··· Texte fourni ···

La mise en garde de Gérard Larcher
Interviewé dans le journal Le Monde, le président du Sénat, Gérard Larcher, rappelle également la responsabilité du Sénat en matière de libertés individuelles et collectives ». Il met également en garde contre « le risque sérieux d’inconstitutionnalité », « de l’obligation de fournir des données de communication » du texte de l’Assemblée nationale.
Esther Benbassa, sénatrice de Paris et rattachée au nouveau groupe communiste, républicain, citoyen et écologiste considère pour sa part qu’aussi bien l’état d’urgence que « l’accumulation des lois » ne peut « pallier les insuffisances de l’administration ». Elle en veut pour preuve, la situation de terroriste de Marseille, abattu ce week-end, après avoir tué deux jeunes filles. Ahmed H., étranger en situation irrégulière, interpellé deux jours avant son crime pour un vol, aurait-il dû être placé en rétention en vue d’une éventuelle expulsion? Le ministre l’Intérieur Gérard Collomb a saisi lundi soir l’inspection générale de l’administration, afin de faire la lumière sur une éventuelle défaillance. Esther Benbassa s’inquiète également des conséquences des contrôles d’identité étendus dans le cadre des nouveaux périmètres de sécurité, et qui pourraient selon elle, « se transformer en un contrôle au faciès ».
Il est à noter, enfin, qu’en matière d’état d’urgence et de loi antiterroriste, Philippe Bas n’est pas le seul à faire évoluer sa position. Dans son livre Révolution, Emmanuel Macron écrivait il y a un an : « Nous avons tout l’appareil législatif permettant de répondre, dans la durée, à la situation qui est la nôtre ».

···

◆ Consigne
Traduisez en anglais cette phrase du texte fourni : « Il est à noter, enfin, qu’en matière d’état d’urgence et de loi antiterroriste, Philippe Bas n’est pas le seul à faire évoluer sa position. » Appuyez-vous uniquement sur le texte fourni.

··· Données fournies ···

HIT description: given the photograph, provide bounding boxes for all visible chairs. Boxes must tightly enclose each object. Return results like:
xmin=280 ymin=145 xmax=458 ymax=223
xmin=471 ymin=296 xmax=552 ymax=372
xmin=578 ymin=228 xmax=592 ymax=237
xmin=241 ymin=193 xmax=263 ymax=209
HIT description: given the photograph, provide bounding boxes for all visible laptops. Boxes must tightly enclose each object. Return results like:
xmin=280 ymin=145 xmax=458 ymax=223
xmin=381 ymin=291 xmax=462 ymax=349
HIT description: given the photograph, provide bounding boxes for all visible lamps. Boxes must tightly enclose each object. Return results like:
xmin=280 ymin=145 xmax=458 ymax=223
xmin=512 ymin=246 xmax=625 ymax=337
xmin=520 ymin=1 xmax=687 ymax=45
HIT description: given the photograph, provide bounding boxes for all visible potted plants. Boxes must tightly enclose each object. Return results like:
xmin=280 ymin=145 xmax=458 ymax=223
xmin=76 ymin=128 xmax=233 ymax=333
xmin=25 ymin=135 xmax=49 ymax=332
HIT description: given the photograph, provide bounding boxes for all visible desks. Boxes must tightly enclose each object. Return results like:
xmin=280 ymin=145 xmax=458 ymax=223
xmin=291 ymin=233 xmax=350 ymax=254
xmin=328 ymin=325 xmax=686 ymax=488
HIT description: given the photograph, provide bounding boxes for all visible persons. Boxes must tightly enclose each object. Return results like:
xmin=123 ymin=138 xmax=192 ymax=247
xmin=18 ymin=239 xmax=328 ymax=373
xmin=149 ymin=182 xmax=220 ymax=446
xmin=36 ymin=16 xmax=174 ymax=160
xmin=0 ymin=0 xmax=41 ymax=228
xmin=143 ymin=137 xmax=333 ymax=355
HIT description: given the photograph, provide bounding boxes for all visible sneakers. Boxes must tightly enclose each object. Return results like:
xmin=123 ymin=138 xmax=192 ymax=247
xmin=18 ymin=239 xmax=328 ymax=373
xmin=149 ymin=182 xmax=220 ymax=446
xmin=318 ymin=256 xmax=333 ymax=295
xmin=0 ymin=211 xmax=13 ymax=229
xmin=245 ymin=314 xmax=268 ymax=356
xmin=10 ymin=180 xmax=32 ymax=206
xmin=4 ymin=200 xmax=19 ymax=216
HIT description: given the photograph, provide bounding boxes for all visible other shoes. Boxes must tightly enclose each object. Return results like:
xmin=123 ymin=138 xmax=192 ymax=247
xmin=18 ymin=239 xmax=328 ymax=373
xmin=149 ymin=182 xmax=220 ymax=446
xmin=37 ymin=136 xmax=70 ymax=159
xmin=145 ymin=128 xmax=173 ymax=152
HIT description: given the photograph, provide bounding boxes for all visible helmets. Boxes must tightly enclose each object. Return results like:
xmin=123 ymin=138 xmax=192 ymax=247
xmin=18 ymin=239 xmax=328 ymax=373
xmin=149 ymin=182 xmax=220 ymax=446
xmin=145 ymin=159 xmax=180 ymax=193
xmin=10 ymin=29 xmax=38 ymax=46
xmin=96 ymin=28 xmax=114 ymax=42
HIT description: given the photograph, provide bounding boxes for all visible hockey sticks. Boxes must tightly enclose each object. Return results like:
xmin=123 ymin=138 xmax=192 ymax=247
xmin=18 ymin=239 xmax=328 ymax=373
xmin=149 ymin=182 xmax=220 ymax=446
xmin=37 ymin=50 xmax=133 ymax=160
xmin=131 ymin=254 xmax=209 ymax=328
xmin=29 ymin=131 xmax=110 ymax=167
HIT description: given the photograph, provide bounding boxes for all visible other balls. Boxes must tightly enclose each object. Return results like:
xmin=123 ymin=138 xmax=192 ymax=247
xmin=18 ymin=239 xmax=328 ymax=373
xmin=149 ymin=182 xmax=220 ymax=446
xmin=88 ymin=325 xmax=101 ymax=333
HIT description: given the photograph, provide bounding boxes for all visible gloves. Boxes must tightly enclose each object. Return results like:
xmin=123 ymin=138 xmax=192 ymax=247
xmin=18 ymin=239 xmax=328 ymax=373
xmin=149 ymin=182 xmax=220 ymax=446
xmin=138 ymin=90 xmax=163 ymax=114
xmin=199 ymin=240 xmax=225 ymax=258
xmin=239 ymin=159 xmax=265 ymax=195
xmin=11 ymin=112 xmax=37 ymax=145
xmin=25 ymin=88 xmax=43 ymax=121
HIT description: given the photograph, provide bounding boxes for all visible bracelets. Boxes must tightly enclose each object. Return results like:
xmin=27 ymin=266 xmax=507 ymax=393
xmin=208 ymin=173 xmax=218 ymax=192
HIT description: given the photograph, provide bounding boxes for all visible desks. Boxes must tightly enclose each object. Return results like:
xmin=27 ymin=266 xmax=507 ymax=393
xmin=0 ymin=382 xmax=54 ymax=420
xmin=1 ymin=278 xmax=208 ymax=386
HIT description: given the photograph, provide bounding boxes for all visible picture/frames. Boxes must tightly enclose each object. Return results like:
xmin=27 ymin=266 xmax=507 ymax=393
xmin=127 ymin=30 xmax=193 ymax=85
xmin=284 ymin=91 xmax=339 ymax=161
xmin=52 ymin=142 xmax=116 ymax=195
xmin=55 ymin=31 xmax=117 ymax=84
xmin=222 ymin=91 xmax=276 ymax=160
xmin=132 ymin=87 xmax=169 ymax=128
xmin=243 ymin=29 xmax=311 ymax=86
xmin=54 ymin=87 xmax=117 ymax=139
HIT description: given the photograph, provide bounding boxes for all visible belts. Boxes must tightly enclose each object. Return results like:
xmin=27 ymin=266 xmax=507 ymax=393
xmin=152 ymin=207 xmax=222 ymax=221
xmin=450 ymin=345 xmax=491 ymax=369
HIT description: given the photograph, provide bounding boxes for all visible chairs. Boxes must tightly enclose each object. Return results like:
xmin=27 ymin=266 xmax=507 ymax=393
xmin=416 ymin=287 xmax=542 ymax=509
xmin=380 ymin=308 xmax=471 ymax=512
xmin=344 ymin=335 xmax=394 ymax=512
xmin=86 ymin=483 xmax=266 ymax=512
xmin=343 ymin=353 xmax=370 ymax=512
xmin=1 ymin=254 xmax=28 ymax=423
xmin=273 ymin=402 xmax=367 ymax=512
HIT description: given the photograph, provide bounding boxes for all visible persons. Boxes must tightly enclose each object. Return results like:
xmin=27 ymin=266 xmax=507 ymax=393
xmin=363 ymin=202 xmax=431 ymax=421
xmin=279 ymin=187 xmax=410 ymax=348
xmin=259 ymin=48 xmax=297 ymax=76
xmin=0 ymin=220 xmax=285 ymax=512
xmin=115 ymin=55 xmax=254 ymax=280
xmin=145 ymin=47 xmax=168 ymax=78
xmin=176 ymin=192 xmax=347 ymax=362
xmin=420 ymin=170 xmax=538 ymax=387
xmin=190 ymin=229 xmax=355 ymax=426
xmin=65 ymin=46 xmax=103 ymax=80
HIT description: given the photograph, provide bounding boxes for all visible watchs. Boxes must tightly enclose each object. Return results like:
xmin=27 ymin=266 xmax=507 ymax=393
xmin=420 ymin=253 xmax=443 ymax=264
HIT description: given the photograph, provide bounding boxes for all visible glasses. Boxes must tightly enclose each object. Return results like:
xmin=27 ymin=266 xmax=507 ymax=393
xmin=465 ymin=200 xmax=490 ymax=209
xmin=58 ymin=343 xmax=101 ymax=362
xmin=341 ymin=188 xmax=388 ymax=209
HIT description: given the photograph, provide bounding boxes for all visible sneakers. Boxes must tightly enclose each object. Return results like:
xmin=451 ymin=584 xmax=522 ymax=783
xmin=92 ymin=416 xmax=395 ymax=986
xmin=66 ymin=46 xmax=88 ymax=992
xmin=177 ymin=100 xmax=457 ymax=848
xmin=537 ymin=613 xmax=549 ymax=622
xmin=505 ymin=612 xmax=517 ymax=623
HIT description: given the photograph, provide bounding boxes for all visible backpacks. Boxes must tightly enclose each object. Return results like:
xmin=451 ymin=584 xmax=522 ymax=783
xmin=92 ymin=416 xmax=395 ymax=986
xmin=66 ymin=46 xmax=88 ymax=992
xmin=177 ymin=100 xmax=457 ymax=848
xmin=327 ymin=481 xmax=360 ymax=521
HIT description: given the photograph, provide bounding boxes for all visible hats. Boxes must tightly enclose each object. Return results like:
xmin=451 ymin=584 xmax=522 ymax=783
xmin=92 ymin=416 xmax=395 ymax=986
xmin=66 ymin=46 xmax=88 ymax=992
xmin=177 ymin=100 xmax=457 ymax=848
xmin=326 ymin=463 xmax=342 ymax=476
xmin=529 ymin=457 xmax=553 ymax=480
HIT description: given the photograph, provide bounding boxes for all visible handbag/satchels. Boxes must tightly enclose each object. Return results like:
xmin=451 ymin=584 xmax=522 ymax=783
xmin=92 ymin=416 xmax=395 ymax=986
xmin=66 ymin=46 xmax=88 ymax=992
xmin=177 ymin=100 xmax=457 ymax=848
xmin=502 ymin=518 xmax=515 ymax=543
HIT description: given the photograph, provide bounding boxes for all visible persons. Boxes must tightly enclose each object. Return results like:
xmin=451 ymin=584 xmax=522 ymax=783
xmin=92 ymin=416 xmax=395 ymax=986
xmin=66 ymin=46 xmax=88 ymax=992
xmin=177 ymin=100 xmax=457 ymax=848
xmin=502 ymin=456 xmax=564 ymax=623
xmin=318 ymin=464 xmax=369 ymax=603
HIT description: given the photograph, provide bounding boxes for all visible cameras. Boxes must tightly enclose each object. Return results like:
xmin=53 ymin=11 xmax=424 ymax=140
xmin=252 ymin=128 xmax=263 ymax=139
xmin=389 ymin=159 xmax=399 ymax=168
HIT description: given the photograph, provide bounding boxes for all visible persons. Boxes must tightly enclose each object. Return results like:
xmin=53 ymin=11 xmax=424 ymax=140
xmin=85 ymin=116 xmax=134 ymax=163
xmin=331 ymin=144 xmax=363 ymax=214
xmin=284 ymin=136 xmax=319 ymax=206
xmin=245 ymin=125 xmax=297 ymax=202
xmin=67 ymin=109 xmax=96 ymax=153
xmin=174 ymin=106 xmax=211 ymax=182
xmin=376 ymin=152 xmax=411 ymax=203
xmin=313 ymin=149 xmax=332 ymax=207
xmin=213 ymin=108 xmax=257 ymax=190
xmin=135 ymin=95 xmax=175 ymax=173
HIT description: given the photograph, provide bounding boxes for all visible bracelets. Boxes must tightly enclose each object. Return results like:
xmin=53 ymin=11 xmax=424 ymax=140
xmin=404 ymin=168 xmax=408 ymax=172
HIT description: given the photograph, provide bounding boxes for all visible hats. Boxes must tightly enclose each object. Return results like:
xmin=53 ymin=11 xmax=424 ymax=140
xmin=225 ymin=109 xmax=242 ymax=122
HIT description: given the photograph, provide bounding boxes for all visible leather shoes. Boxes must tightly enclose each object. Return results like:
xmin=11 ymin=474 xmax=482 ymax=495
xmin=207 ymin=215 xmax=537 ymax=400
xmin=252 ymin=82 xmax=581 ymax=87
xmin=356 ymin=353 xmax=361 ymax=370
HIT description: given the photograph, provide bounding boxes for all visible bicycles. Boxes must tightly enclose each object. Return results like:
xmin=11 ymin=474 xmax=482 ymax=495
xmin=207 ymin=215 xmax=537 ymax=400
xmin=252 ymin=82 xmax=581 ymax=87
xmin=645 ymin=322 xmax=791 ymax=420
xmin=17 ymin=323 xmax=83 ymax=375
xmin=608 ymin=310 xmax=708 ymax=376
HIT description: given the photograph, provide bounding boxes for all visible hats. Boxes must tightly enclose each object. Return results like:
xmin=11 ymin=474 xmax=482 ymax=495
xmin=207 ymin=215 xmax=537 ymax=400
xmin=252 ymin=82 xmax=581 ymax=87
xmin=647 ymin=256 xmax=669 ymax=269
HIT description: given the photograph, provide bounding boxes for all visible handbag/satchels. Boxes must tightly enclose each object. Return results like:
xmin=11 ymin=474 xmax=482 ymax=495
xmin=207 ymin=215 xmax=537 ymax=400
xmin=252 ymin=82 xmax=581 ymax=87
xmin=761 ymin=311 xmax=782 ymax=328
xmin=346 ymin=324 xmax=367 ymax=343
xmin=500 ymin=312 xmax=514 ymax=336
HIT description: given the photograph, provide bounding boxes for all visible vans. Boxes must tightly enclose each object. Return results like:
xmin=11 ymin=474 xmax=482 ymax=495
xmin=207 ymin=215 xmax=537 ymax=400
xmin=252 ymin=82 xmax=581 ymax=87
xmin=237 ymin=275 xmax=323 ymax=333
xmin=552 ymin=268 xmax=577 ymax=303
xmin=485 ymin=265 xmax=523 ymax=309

···

◆ Solution proposée
Finally, it should be noted that, regarding the state of emergency and antiterrorism law, Philippe Bas is not the only one to have shifted his position.